Write out every line of the data below word for word, with no changes, additions, or omissions.

#### Raw records ####

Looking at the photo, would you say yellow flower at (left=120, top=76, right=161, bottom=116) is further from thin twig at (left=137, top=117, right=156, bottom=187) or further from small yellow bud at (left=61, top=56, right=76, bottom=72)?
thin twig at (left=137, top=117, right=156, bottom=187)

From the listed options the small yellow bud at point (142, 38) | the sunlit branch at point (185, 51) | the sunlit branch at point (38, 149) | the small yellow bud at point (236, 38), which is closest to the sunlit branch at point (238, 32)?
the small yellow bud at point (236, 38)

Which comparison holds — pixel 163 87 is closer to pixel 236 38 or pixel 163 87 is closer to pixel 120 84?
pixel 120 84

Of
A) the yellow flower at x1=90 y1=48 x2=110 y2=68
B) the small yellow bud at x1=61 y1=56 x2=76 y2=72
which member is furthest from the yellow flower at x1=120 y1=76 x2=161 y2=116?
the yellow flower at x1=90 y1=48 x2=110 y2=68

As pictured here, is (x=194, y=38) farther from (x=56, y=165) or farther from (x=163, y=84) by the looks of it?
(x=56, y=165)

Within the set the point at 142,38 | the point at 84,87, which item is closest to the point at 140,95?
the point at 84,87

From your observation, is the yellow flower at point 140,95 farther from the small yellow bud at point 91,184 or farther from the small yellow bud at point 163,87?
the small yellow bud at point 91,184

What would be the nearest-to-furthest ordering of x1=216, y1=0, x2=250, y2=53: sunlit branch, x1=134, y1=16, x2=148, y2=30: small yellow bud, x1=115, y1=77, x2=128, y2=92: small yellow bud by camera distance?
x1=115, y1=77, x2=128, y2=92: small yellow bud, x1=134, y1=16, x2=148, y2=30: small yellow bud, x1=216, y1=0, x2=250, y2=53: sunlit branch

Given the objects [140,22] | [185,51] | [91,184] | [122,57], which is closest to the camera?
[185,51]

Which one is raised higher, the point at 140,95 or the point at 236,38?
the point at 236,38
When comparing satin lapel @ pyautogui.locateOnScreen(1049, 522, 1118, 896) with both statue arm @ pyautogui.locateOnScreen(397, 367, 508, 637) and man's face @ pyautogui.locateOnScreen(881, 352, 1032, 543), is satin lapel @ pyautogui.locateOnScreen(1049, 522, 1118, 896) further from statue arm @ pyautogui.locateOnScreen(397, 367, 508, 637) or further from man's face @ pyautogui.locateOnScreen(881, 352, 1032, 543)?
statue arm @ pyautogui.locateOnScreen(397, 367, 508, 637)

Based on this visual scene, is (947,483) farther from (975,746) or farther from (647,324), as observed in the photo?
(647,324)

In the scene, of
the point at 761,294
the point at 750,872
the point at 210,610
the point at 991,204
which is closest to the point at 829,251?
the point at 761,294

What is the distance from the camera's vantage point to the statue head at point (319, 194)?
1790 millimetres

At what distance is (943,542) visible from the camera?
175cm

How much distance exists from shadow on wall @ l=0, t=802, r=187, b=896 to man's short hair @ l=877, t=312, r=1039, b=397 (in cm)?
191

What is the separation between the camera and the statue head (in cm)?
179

####

• **The response**
Looking at the photo, would you say yellow flower at (left=120, top=76, right=161, bottom=116) is further from thin twig at (left=137, top=117, right=156, bottom=187) or further from small yellow bud at (left=61, top=56, right=76, bottom=72)?
thin twig at (left=137, top=117, right=156, bottom=187)

From the listed options the small yellow bud at point (142, 38) | the sunlit branch at point (185, 51) | the sunlit branch at point (38, 149) | the small yellow bud at point (236, 38), which is closest to the sunlit branch at point (238, 32)?
the small yellow bud at point (236, 38)

Which comparison holds — pixel 163 87 is closer to pixel 236 38 or pixel 163 87 is closer to pixel 120 84?
pixel 120 84

Of
A) the yellow flower at x1=90 y1=48 x2=110 y2=68
B) the small yellow bud at x1=61 y1=56 x2=76 y2=72
which member is furthest from the yellow flower at x1=120 y1=76 x2=161 y2=116?
the yellow flower at x1=90 y1=48 x2=110 y2=68

As pictured here, is (x=194, y=38) farther from (x=56, y=165) or farther from (x=163, y=84) by the looks of it?
(x=56, y=165)

Within the set the point at 142,38 | the point at 84,87, which item is closest to the point at 140,95?
the point at 84,87

From your observation, is the yellow flower at point 140,95 farther from the small yellow bud at point 91,184 or farther from the small yellow bud at point 163,87?
the small yellow bud at point 91,184

What would be the nearest-to-furthest ordering of x1=216, y1=0, x2=250, y2=53: sunlit branch, x1=134, y1=16, x2=148, y2=30: small yellow bud, x1=115, y1=77, x2=128, y2=92: small yellow bud by camera distance?
x1=115, y1=77, x2=128, y2=92: small yellow bud, x1=134, y1=16, x2=148, y2=30: small yellow bud, x1=216, y1=0, x2=250, y2=53: sunlit branch

Given the objects [140,22] | [185,51] | [91,184] | [122,57], which is closest to the camera?
[185,51]

Which one is raised higher, the point at 140,95 or the point at 236,38?
the point at 236,38
When comparing satin lapel @ pyautogui.locateOnScreen(1049, 522, 1118, 896) with both statue arm @ pyautogui.locateOnScreen(397, 367, 508, 637) and man's face @ pyautogui.locateOnScreen(881, 352, 1032, 543), is satin lapel @ pyautogui.locateOnScreen(1049, 522, 1118, 896) further from statue arm @ pyautogui.locateOnScreen(397, 367, 508, 637) or further from man's face @ pyautogui.locateOnScreen(881, 352, 1032, 543)?
statue arm @ pyautogui.locateOnScreen(397, 367, 508, 637)

Based on this visual scene, is (947,483) farther from (975,746) or farther from (647,324), as observed in the photo?
(647,324)

In the scene, of
the point at 761,294
the point at 750,872
the point at 210,610
the point at 991,204
which is closest to the point at 829,251?
the point at 761,294

What is the distance from the camera's vantage point to the statue head at point (319, 194)?
1790 millimetres

At what distance is (943,542) visible from the camera?
175cm

How much distance exists from shadow on wall @ l=0, t=802, r=187, b=896 to man's short hair @ l=877, t=312, r=1039, b=397 (in cm)?
191

What is the separation between the camera and the statue head (in cm)?
179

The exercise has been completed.